*Given text*
-- start --
Making Accessible Movies Easily: An Intelligent Tool for Authoring and Integrating Audio Descriptions to Movies

Ming Shen, Gang Huang, Yuxuan Wu, Shuyi Song, Sheng Zhou, Liangcheng Li, Zhi Yu, Wei Wang, Jiajun Bu · 2024 · Proceedings of the 21st International Web for All Conference (W4A) · doi:10.1145/3677846.3677855

Summary

This paper introduces EasyAD, an intelligent tool that automates the process of authoring and integrating audio descriptions (AD) into movies for blind and visually impaired (BVI) users. The traditional AD production workflow is highly labor-intensive, requiring authors to review entire films, identify speech gaps where descriptions can be inserted, write AD scripts that fit within those gaps, record voiceovers, and edit them into the movie. EasyAD streamlines this pipeline through five automated steps: pinpointing subtitle positions using frame selection, recognizing subtitles via Paddle OCR (based on CNNs and RNNs), detecting speech gaps by analyzing subtitle timing, generating AD scripts using a multimodal large language model, and converting scripts to speech using Paddle Speech for integration via FFmpeg. A key innovation is how EasyAD handles speech gap detection — rather than using speech-to-text transcription which often misidentifies background music as speech, EasyAD uses character recognition on on-screen subtitles, which is particularly effective for Chinese movies where subtitles are standard. For AD generation, EasyAD is the first tool to incorporate a multimodal large language model (Video-Chat) into the production pipeline, combining visual scene understanding with contextual dialogue information from subtitles to produce richer descriptions. The tool has been operational at the China Braille Library for three months and was built using PyQt5 for its interactive interface.
-- end --
*Instructions to follow*
Please state which multimodal large language model the EasyAD summary above says the tool incorporates for generating audio description scripts.

[Dataset excerpt]
-- start --
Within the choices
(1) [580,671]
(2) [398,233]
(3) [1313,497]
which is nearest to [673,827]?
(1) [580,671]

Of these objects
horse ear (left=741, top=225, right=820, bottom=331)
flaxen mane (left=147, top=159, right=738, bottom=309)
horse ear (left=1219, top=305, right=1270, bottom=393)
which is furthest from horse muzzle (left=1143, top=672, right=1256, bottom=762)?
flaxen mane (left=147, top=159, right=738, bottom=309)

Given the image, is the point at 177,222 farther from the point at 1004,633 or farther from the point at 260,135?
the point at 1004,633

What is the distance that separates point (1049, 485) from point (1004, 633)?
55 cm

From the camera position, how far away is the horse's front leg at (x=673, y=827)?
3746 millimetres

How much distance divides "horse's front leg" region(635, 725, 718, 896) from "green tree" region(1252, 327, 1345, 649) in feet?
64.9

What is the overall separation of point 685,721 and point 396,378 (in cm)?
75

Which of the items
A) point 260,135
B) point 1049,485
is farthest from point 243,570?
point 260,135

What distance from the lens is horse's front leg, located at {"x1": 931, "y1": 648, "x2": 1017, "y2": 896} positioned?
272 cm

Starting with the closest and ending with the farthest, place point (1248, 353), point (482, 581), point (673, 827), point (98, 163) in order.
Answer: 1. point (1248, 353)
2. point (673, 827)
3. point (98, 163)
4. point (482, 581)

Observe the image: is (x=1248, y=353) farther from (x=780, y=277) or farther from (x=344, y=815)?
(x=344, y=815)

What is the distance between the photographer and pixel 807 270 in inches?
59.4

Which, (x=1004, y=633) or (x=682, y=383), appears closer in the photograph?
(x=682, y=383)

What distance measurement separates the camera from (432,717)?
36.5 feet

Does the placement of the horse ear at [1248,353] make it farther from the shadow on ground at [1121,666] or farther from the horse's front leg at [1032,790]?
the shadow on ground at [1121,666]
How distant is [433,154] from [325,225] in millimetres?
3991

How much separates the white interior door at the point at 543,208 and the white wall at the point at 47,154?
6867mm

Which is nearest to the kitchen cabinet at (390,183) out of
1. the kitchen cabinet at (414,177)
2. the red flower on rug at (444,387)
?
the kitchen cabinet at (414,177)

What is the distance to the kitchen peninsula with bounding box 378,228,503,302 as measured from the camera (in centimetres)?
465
-- end --
*Solution to this task*
Video-Chat.